# Garage Door Opener (remote controls won't work)



## mjkpainting (Nov 12, 2008)

I have a craftsman 1/2 horsepower garage door opener. Yesterday, I came home and all 3 remote controls didn't seem to work. I reprogrammed them. The only time they will work is when I have the remote control about 1 foot away from the unit. Other than that, they won't work. Does anyone have any suggestions???????


----------



## vsheetz (Sep 28, 2008)

So the operator does raise and lower the door ok if:


The hardware button inside the garage is used
If any of the three remotes are within 1' of the operator
Both correct?


A couple throughts:

Batteries are good in all three remotes?
There is usually an antenna wire on the operator, 12-18" long or so - is it there and intact? If missing or damaged the radio range could be limited.
Something went awry with the reprogramming of the three remotes.


----------



## jlhaslip (Dec 31, 2009)

change the batteries


----------



## hyunelan2 (Aug 14, 2007)

I would start with checking the antenna. Batteries seem like a possibility, though the likelihood of all 3 going bad at the same time is not very high.


----------



## mjkpainting (Nov 12, 2008)

*All good points*



vsheetz said:


> So the operator does raise and lower the door ok if:
> 
> 
> The hardware button inside the garage is used
> ...


You gave the perfect summary Vsheetz. 1 and 2 are exactly correct. I'm not good with wording.

I did not check the batteries but will certainly do so. I just thought it to be very odd that all three remotes would go out at once.

The antenna seems to be in tact. It has a gray plastic covering. Should I strip a little of that wiring????????? I didn't want to try it b/c I truly didn't know what was inside.

One thing I didn't note was that we received A LOT of rain that day. Is it possible that the moisture could have effected it??????


----------



## mjkpainting (Nov 12, 2008)

*Not the battery*

I changed the battery and i have the same results. How do I attempt fixing the antenna???


----------



## vsheetz (Sep 28, 2008)

mjkpainting said:


> I changed the battery and i have the same results. How do I attempt fixing the antenna???


The antenna should be a insulated wire - no need to strip any insulation from it. If there and intact, it's probably ok. It typically just hangs free.


----------



## vsheetz (Sep 28, 2008)

Have you tried cycling the power to the operator? A POR (power on reset) - unplug it from AC power, pause for a few moments, then plug it back it.

If the problem persists it would have me wondering if something was wrong with the radio receiver in the opertor.

**WORK REQUIRED**
Copy everything in the garage door opener thread from "I did not check" down to "have effected it??????", substituting "remote controls" for "remotes". The material after this point is separate from the thread.

**DATA BLOCK**
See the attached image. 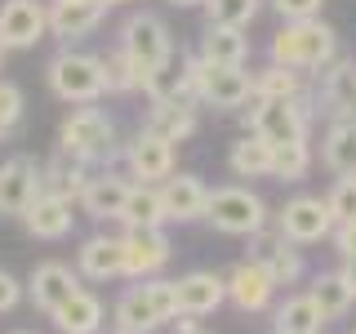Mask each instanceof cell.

**ANSWER IN FULL**
I did not check the batteries but will certainly do so. I just thought it to be very odd that all three remote controls would go out at once.

The antenna seems to be in tact. It has a gray plastic covering. Should I strip a little of that wiring????????? I didn't want to try it b/c I truly didn't know what was inside.

One thing I didn't note was that we received A LOT of rain that day. Is it possible that the moisture could have effected it??????